For college football fans, the extension also scrubs the Bowl Games of their hideous sponsorship names:

Bowl Games:
Air Force Reserve Celebration Bowl → Celebration Bowl
Gildan New Mexico Bowl → New Mexico Bowl
Las Vegas Bowl presented by Geico → Las Vegas Bowl
Raycom Media Camellia Bowl → Camellia Bowl
AutoNation Cure Bowl → Cure Bowl
R\+L Carriers New Orleans Bowl → New Orleans Bowl
San Diego County Credit Union Poinsettia Bowl → Poinsettia Bowl
Famous Idaho Potato Bowl → Humanitarian Bowl
Popeyes Bahamas Bowl → Bahamas Bowl
Lockheed Martin Armed Forces Bowl → Armed Forces Bowl
Dollar General Bowl → Mobile Alabama Bowl
Quick Lane Bowl → Motor City Bowl
Camping World Independence Bowl → Independence Bowl
Zaxby’s Heart of Dallas Bowl → Heart of Dallas Bowl
Military Bowl Presented by Northrop Grumman → Military Bowl
National Funding Holiday Bowl → Holiday Bowl
Motel 6 Cactus Bowl → Cactus Bowl
New Era Pinstripe Bowl → Pinstripe Bowl
Russell Athletic Bowl → Tangerine Bowl
Foster Farms Bowl → San Francisco Bowl
AdvoCare V100 Texas Bowl → Texas Bowl
Belk Bowl → Queen City Bowl
Valero Alamo Bowl → Alamo Bowl
AutoZone Liberty Bowl → Liberty Bowl
Hyundai Sun Bowl → Sun Bowl
Franklin American Mortgage Music City Bowl → Music City Bowl
Nova Home Loans Arizona Bowl → Arizona Bowl
Capital One Orange Bowl → Orange Bowl
Buffalo Wild Wings Citrus Bowl → Citrus Bowl
TaxSlayer Bowl → Gator Bowl
Outback Bowl → Hall of Fame Bowl
Goodyear Cotton Bowl Classic → Cotton Bowl
Rose Bowl Game presented by Northwestern Mutual → Rose Bowl
Allstate Sugar Bowl → Sugar Bowl
Chick-fil-A Peach Bowl → Peach Bowl
PlayStation Fiesta Bowl → Fiesta Bowl
BattleFrog Fiesta Bowl → Fiesta Bowl
Royal Purple Las Vegas Bowl → Las Vegas Bowl

Uniwatch founder Paul Lukas calls the extension a way to "fight back" against the pervasiveness of advertising in places where it doesn't belong.
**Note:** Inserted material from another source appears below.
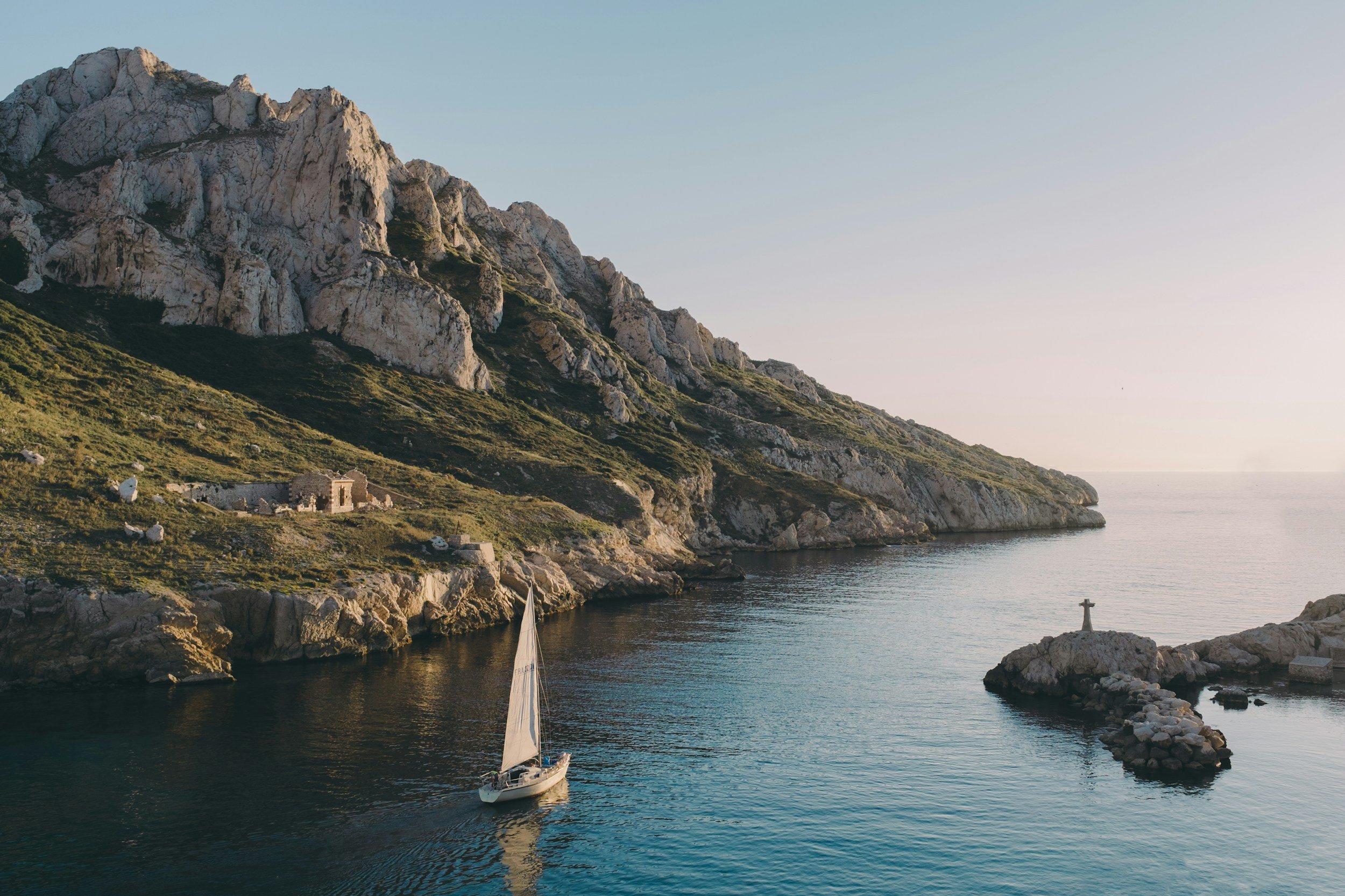Sailboat on calm water near rocky coastline with green hillside, cliffs, and a small building, under a clear sky.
He sees the sale of stadium names and bowl games as capitalism run amok.

"Selling the name of something is insipid," Lukas writes. "It’s part of our culture’s descent into Idiocracy. Moreover, sports venues and bowl games have lots and lots of revenue streams. They don’t need to sell their identities to get by."